Christophe's state also declared, "We solemnly declare, that we will never become a party to any treaty, to any condition, that may compromise the honour, the liberty, or the independence of the Haytian people; that, true to our oath, we will sooner bury ourselves beneath the ruins of our native country, than suffer an infraction of our political rights" (182).
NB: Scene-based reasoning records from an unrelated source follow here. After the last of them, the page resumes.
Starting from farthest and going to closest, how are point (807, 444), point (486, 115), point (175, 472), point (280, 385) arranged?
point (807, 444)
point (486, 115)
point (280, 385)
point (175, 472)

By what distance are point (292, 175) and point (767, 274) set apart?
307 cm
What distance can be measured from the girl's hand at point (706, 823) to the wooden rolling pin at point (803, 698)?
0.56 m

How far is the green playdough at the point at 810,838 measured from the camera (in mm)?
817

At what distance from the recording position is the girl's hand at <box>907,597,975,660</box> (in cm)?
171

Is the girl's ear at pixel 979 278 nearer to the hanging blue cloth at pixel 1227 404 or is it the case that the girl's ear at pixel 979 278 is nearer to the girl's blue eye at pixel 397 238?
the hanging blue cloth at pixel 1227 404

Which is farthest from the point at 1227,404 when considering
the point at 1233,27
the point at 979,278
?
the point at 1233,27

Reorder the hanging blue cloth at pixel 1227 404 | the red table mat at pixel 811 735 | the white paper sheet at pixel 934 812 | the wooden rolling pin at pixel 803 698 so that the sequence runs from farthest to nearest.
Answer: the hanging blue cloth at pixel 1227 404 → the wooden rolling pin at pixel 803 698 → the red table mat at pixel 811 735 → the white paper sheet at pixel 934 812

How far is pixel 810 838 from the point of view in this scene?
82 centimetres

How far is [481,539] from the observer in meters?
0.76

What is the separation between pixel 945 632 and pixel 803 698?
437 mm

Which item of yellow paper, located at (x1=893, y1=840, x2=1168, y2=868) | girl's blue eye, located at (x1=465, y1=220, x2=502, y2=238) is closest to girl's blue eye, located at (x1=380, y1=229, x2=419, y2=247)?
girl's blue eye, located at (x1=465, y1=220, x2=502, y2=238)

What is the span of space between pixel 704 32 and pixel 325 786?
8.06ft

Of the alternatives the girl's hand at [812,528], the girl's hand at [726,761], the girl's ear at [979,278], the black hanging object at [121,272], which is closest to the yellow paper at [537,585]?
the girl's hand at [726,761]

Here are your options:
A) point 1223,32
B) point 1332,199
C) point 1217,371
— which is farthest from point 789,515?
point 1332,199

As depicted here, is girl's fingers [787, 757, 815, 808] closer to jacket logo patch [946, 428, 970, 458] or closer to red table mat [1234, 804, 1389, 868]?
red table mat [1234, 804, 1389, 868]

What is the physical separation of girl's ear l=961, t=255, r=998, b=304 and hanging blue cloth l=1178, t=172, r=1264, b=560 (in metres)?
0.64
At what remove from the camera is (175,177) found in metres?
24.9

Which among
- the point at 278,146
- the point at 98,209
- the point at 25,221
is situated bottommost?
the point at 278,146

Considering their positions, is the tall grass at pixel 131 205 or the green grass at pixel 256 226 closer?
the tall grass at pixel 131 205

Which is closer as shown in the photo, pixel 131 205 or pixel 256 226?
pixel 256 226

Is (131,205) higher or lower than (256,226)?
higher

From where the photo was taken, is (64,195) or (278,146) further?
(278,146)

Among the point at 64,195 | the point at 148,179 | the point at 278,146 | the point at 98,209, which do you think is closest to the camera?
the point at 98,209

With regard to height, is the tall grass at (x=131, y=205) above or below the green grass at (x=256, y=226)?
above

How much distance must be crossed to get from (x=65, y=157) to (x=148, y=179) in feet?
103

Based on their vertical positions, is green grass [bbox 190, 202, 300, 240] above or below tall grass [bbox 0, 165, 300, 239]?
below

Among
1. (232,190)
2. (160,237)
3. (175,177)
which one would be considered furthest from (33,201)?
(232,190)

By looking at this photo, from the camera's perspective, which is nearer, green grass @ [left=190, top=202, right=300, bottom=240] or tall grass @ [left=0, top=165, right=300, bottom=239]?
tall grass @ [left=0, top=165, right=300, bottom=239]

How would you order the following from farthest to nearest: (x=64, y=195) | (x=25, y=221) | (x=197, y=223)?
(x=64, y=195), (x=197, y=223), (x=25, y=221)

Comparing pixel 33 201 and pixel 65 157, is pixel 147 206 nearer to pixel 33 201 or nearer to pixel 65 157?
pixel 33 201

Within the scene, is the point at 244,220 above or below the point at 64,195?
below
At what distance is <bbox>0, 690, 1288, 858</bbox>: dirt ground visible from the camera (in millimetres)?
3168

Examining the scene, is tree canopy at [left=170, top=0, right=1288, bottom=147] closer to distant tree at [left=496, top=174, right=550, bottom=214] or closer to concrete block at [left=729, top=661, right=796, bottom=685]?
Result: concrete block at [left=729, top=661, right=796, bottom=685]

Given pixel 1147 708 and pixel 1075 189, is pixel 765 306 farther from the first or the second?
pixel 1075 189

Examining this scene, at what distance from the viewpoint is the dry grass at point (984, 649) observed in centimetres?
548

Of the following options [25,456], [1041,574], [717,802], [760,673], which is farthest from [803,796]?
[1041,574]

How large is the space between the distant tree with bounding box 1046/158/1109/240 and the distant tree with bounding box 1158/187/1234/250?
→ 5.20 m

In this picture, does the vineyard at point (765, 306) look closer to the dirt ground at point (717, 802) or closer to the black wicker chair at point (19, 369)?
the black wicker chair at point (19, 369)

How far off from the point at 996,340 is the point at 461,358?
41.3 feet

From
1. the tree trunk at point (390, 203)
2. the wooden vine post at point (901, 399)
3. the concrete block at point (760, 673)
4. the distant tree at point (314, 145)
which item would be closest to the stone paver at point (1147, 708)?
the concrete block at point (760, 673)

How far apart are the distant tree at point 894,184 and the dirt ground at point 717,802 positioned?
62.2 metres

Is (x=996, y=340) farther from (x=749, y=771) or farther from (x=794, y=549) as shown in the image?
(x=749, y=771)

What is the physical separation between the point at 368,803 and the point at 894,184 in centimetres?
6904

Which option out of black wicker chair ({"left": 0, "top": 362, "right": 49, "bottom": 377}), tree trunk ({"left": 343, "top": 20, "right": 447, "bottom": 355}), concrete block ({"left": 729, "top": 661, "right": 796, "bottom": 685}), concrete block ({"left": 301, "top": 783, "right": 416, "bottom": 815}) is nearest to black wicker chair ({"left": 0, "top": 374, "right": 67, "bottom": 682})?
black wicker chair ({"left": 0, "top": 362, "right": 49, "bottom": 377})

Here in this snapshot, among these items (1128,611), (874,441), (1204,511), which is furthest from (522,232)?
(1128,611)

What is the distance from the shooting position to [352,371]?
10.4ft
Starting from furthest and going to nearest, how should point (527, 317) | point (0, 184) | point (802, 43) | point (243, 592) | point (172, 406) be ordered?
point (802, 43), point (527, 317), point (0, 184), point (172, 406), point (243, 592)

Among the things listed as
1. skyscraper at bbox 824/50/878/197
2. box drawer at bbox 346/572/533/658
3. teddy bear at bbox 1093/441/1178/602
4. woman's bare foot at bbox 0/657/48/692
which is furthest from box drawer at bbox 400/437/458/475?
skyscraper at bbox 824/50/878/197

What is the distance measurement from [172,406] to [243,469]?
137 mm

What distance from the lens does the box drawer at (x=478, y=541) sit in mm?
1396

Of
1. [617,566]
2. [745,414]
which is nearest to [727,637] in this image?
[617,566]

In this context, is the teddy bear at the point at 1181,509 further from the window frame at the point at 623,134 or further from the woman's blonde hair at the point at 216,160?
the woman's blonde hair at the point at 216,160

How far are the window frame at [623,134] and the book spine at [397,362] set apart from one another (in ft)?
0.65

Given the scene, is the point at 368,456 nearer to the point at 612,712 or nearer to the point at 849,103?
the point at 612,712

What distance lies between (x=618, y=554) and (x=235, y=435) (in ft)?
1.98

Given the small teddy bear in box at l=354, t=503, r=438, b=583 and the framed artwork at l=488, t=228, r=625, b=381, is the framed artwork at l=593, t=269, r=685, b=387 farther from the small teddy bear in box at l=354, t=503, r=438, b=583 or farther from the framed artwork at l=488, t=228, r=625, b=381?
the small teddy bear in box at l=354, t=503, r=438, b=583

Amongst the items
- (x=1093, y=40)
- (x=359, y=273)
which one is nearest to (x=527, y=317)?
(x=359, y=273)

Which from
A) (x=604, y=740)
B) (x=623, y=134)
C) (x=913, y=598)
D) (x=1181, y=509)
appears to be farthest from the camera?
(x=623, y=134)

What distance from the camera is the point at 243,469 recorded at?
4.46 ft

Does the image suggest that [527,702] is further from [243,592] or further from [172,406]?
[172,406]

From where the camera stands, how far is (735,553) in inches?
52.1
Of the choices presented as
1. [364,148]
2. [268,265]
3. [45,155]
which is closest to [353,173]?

Finally, the "Reflections of the Editor" has some rather strong words for Petion, who is accused of negotiating Haitian independence for a colonial relationship with France (certainly not true), while later documents allude to the ancient Egyptian, Ethiopian and other black ancestors of Africa whitewashed by racist detractors of the blacks and proponents of slavery (219). The documents end on a rather high note, calling for education in the arts and sciences to improve Haiti and in the process prove again the equality of the black race to the whites. Unfortunately, though such government records are revealing of the atmosphere of Christophe's court at the time (in particular, their interests, priorities, and propaganda), they reveal too little about the lives of the subaltern masses in Christophe's kingdom, though evidence from Dubois and other secondary sources indicates the spread of education, among thousands of Haitian children in Christophe's kingdom. Prince Saunders, clearly compiling these documents to show the British and other readers the progress Haiti made under Christophe, was a firm believer in Haiti as the paradise for blacks in the hemisphere, choosing to live in Haiti even after the fall of Christophe and Boyer closed all the schools, according to this. That he was an educator and helped to establish Christophe's schools, oversaw them and assisted in bringing British teachers and specialists (Saunders also introduced vaccination into Haiti, beginning with Christophe's children) adds credibility to his Haytian Papers, as well as revealing to depths to which he himself would later identify as Haitian instead of choosing a life of 'freedom' in the antebellum US. Indeed, Fanning's research reveals the extent to which many free blacks of the US looked to Haiti as a model and potential home, so Prince Saunders was not alone in settling in Haiti or serving to spread education and uplift the people.